Using Dask distributed may slow down preprocessor steps running before concatenate

sloosvel commented 1 year ago

With the great introduction of the possibility of configuring Dask distributed in #2049, I tried to run a test recipe using our model's high res configuration. The model files are splitted in chunks of one year.

High res data with the same resolution is also available in DKRZ in (for example) here: /work/bd0854/DATA/ESMValTool2/CMIP6_DKRZ/HighResMIP/EC-Earth-Consortium/EC-Earth3P-HR/control-1950/r1i1p2f1/Omon/tos/gn/v20181119

So preprocessor steps (fix_file can be ignored) load, check_metadata and concatenate have to be applied to multiple iris cubes before all the data is gathered in a single cube after concatenation.
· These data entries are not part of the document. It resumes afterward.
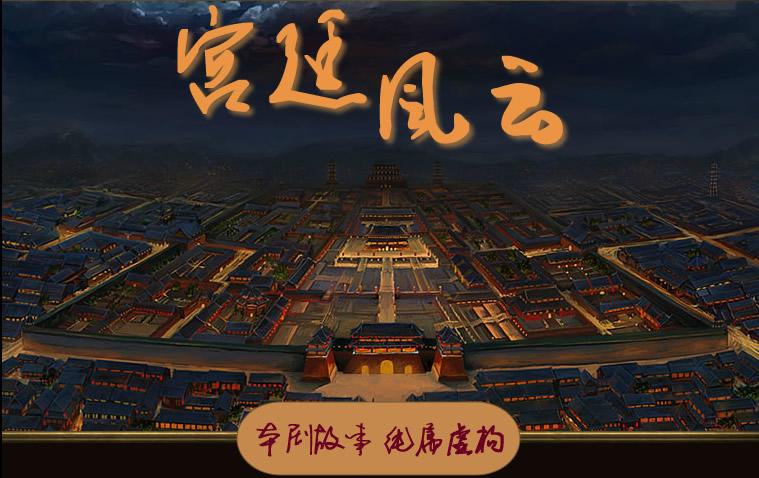 以 帝国与文明 为素材的漫画集 宫廷风云 开播预告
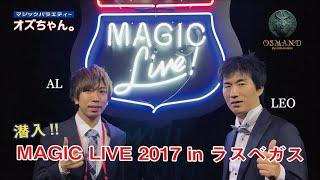 ラスベガス最大級のマジックコンベンション 《Magic Live2017》に潜入!!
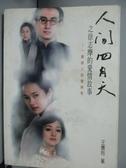 【書寶二手書T6/藝術_HAP】人間四月天之徐志摩的愛情故事_王蕙玲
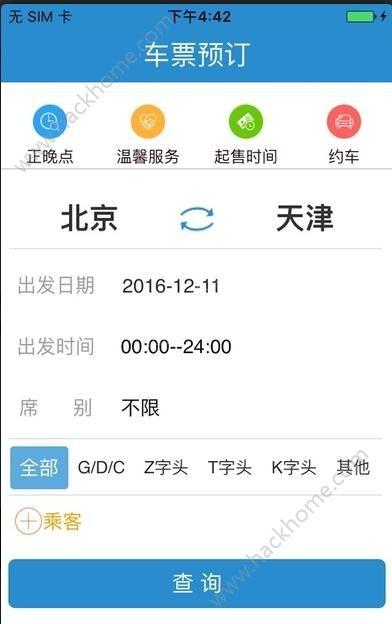 2018年春运火车抢票工具神器app官方版安卓手机下载图4:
High res data in irregular grids also has the extra challenge that the coordinate and bound arrays are quite heavy and if they get realised multiple times, it can make your run hang due to memory issues (see https://github.com/SciTools/iris/issues/5115).

Running a recipe with two variables (2 tasks, without a dask.yml file), 92 years, in a single default node in our infrastructure tends to take in these steps:

2023-05-30 11:09:34,169 UTC [434129] DEBUG   Running preprocessor step load
... Less than a minute later
2023-05-30 11:10:17,494 UTC [434129] DEBUG   Running preprocessor step fix_metadata
.... Almost a minute later
2023-05-30 11:11:09,875 UTC [434129] DEBUG   Running preprocessor step concatenate
.... 5 minutes later
2023-05-30 11:16:03,287 UTC [434129] DEBUG   Running preprocessor function 'cmor_check_metadata' on the data

Whereas in a SLURMCluster with this configuration (not sure if it's an optimal configuration) using two regular nodes:

  cluster:
    type: dask_jobqueue.SLURMCluster
    account: bsc32
    cores: 8
    memory: 32GB 
    local_directory: "$TMPDIR"
    n_workers: 8
    processes: 4
    job_extra_directives: ["--exclusive"]
    job_directives_skip: ['--mem', '-p']
    walltime: '08:00:00'
    interface: "eno1" # for some reason I cannot use ib0 nor ib1

2023-05-30 15:57:53,666 UTC [74260] DEBUG   esmvalcore.preprocessor:369 Running preprocessor step load
... Less than a minute later
2023-05-30 15:58:39,421 UTC [74260] DEBUG   esmvalcore.preprocessor:369 Running preprocessor step fix_metadata
... More than a minute later
2023-05-30 16:00:15,874 UTC [74260] DEBUG   Running preprocessor step concatenate
... 7 minutes later
2023-05-30 16:07:10,059 UTC [74259] DEBUG   Running preprocessor step cmor_check_data

And using even more resources`with 4 nodes but keeping the other parameters the same (again, not sure if optimal) :

  cluster:
    type: dask_jobqueue.SLURMCluster
    account: bsc32
    cores: 8
    memory: 32GB
    local_directory: "$TMPDIR"
    n_workers: 16
    processes: 4
    job_extra_directives: ["--exclusive"]
    job_directives_skip: ['--mem', '-p']
    walltime: '08:00:00'
    interface: "eno1"

2023-05-30 14:10:56,757 UTC [5985] DEBUG   esmvalcore.preprocessor:369 Running preprocessor step load
...Less than a minute later
2023-05-30 14:11:39,935 UTC [5985] DEBUG   esmvalcore.preprocessor:369 Running preprocessor step fix_metadata
... Two minutes later
2023-05-30 14:13:46,064 UTC [5985] DEBUG   esmvalcore.preprocessor:369 Running preprocessor step concatenate
... Eight minutes later
2023-05-30 14:21:06,361 UTC [5985] DEBUG   esmvalcore.preprocessor:369 Running preprocessor step cmor_check_metadata

Our VHR data (which is not available on ESGF) behaves even worse because the files are splitted in chunks of one month for monthly variables. So you can get stuck concatenating files for 30 min. My guess is that the loop over the cubes maybe does not scale well? All examples are run in nodes that got requested exclusively for the jobs. But I also don't know if the cluster configuration is just plain bad. I tried many other configurations (less memory, more cores, more number of processes, more nodes, a combination of more everything) and none seemed to get better though.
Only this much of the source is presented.